Versorgungssicherheit Strom: Stromnetzqualität erhalten!

Um was geht es?

Spannungsqualität ist wichtiger Standortfaktor.

Eine sichere Stromversorgung ist eine Grundvoraussetzung für wirtschaftlichen Erfolg. Bislang wurde dem Aspekt Versorgungssicherheit beim Umbau des deutschen Stromversorgungssystems zu wenig Aufmerksamkeit geschenkt. Denn insbesondere die Digitalisierung von Produktionsprozessen (Industrie 4.0) und autonomes Fahren im Verkehr setzen eine Stromversorgung voraus, die nahezu frei von Unterbrechungen und Spannungsschwankungen ist. Grundsätzlich gilt: je präziser die Technik, desto wichtiger eine möglichst schwankungsfreie Stromversorgung.

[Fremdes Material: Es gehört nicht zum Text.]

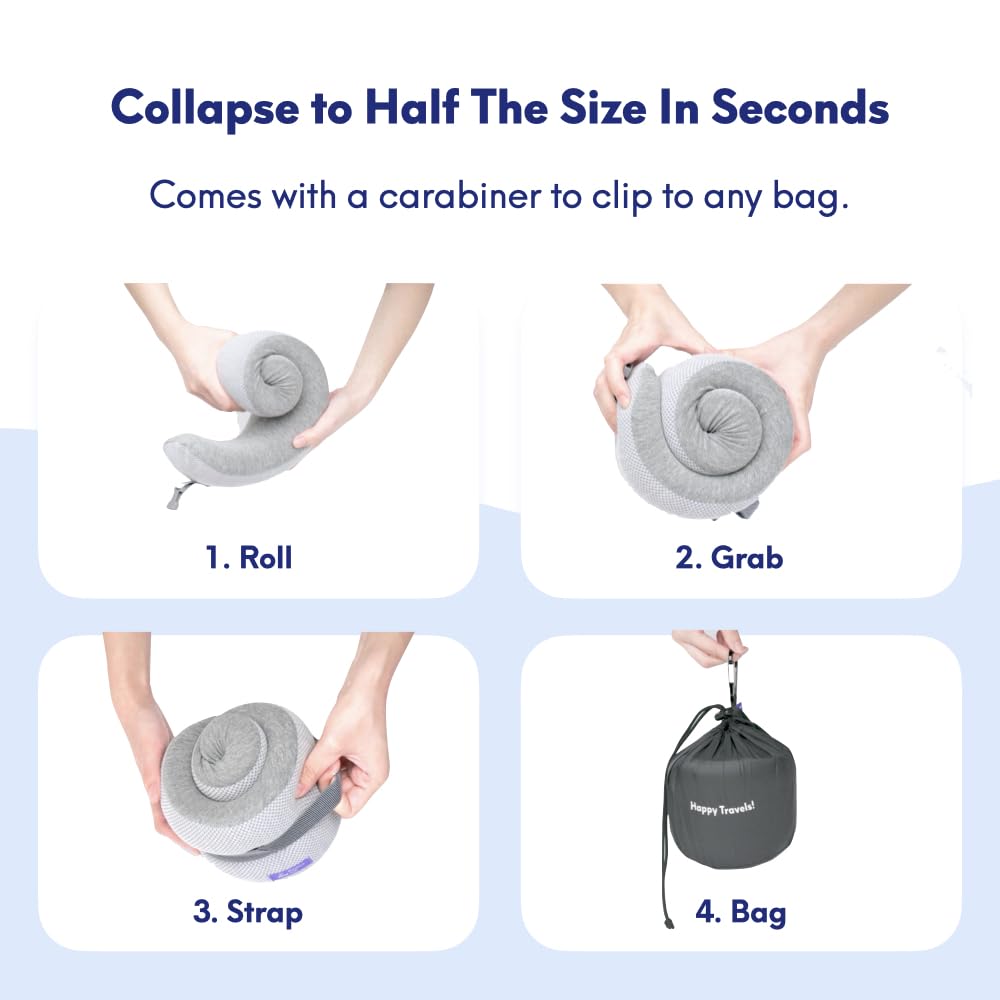 Collapse to Half The Size In Seconds

Comes with a carabiner to clip to any bag.

1. Roll

2. Grab

3. Strap

Happy Travels!

4. Bag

Sicherheit und Qualität der Stromversorgung in Deutschland stehen im Spannungsfeld von drei Entwicklungen:


1. Mit den Grad der Automatisierung steigen die Ansprüche der Maschinen an die Qualität der Stromversorgung.


2. Die zunehmende, volatile Einspeisung von Strom aus erneuerbaren Energien führt zu neuen Belastungen für das Stromnetz.


3. Bislang sorgten große, rotierende Massen (Schwungräder) in großen Kraftwerken dafür, dass Spannungsschwankungen ausgeglichen wurden. In Hessen waren insbesondere die Großkraftwerke Staudinger und Biblis hierfür zuständig. Auch bundesweit werden immer mehr Großkraftwerke vom Netz genommen.

 
Was braucht die Wirtschaft?

Eine möglichst unterbrechungs- und schwankungsfreie Stromversorgung

Die Politik muss der Stromnetzqualität mehr Aufmerksamkeit widmen und durch verbesserte Rahmenbedingungen die Sicherheit und Qualität der Stromversorgung erhöhen.

Was ist zu tun?

Monitoring einführen, Regelleistung erhalten, Stromnetze ausbauen

Besseres Monitoring aufbauen:    
Politik und Verwaltung sollten künftig auch kürzeste Unterbrechungen, sog. Flicker, sowie Spannungsschwankungen genau erfassen und die Ergebnisse im Monitoringbericht der Bundesnetzagentur (BNetzA) veröffentlichen. Bislang erfasst die BNetzA gemäß § 52 Energiewirtschaftsgesetz nur Versorgungsunterbrechungen über drei Minuten (sog. SAIDI-Wert).

EE-Ausbau mit Netzausbau abstimmen:
Der weitere Ausbau der schwankenden erneuerbaren Energien (EE) sollte künftig an die Qualität der Stromversorgung geknüpft werden. Leidet die Versorgungsqualität, muss das Tempo beim Ausbau der erneuerbaren Energien gedrosselt werden    

Regelleistung erhalten:    
Großkraftwerke auf Basis von Kohle und Gas sind nach wie vor wichtig für die Stromversorgung. Im Rahmen des Kernenergieausstiegs gehen in den nächsten Jahren weitere Kraftwerke vom Netz. Ein zusätzlicher rascher Kohleausstieg ist kurz- und mittelfristig nicht vertretbar.

Stromnetze ausbauen:
Die Stromnetze sind zügig auszubauen – vom Übertragungsnetz bis zum Verteilnetz.